– 48 personnes sensibilisées à la question des abus sexuels, ce n’est pas beaucoup, laissa échapper le curé un peu désabusé. J’espérais plus de monde à cette première soirée.
– Tu sais, c’est difficile de rassembler les gens sur un sujet pareil, répondit l’un de ses confrères.
– Enfin, quand même, à l’appel du pape ! Tu as lu comme moi, il se mouille, il dit que si on veut se débarrasser d’un mal aussi profond, il faut que tous les baptisés s’emparent de la question. Là, il y avait surtout des gens déjà convaincus.

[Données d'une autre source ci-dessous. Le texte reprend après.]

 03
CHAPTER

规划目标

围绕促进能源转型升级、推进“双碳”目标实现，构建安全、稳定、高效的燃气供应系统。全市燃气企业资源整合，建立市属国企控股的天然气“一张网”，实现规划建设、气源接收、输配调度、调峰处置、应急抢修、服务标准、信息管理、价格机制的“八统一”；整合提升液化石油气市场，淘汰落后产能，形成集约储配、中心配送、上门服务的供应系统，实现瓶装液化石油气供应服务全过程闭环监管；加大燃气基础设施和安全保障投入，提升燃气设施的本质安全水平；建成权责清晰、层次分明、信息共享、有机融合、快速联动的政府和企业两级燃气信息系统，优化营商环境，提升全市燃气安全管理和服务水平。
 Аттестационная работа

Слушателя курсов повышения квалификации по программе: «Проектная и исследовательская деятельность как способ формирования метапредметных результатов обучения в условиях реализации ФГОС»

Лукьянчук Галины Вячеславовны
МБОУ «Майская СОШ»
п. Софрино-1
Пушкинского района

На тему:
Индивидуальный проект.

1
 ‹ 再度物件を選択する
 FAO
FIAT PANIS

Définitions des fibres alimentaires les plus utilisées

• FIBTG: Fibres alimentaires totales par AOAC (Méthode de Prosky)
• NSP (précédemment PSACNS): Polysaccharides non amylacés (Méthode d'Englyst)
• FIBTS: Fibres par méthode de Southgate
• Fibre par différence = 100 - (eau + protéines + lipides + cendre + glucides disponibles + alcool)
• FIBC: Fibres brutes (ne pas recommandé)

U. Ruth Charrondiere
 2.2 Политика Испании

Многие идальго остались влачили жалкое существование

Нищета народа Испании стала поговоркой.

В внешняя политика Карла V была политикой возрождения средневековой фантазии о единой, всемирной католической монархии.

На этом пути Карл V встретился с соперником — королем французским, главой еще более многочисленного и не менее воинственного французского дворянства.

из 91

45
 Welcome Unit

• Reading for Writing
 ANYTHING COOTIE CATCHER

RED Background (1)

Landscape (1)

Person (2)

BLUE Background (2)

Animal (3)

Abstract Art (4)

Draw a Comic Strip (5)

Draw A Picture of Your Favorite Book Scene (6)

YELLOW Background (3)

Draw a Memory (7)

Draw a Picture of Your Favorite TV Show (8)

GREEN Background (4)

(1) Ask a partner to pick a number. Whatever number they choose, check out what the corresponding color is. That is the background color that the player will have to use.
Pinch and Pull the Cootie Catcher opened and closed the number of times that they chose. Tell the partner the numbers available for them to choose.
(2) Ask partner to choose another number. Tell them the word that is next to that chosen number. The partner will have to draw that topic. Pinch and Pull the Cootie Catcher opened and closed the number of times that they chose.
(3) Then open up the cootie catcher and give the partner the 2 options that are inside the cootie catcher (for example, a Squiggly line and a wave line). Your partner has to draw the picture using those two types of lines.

Non, vraiment, je n’ai pas su présenter notre démarche.
– Je crois qu’il y a des gens qui ont eu peur qu’on fasse le procès de l’Eglise, dit un autre.
– Pfff … C’est vraiment que j’ai mal expliqué les choses ! C’est parce qu’on l’aime, l’Eglise, c’est parce qu’elle a été fondée par Jésus et qu’elle est sainte qu’on voudrait que plus jamais, en son sein, Il n’y ait ni abus sexuel, ni abus de pouvoir, ni abus de conscience.
– Moi je pense que les gens commencent à être informés. C’est pour cela que tu n’as pas eu grand monde. Depuis deux ou trois ans, les choses ont changé, désormais on parle, et beaucoup plus profondément, de ces drames.
– Peut-être, dit le curé, à peine rasséréné.
– Pardon, je ne vous espionne pas, mais je viens au secrétariat et je vous ai entendus. Moi, je ne suis pas venue, car l’un de mes proches a été victime d’abus sexuel, et pour moi, c’est encore trop difficile d’entendre parler de cela.
– Bien sûr, répondit le curé . Pardon si tout cela vous a blessée. Merci de votre parole. Elle m’aide à me souvenir que nos expériences personnelles sont déterminantes pour nous positionner sur ce grave sujet.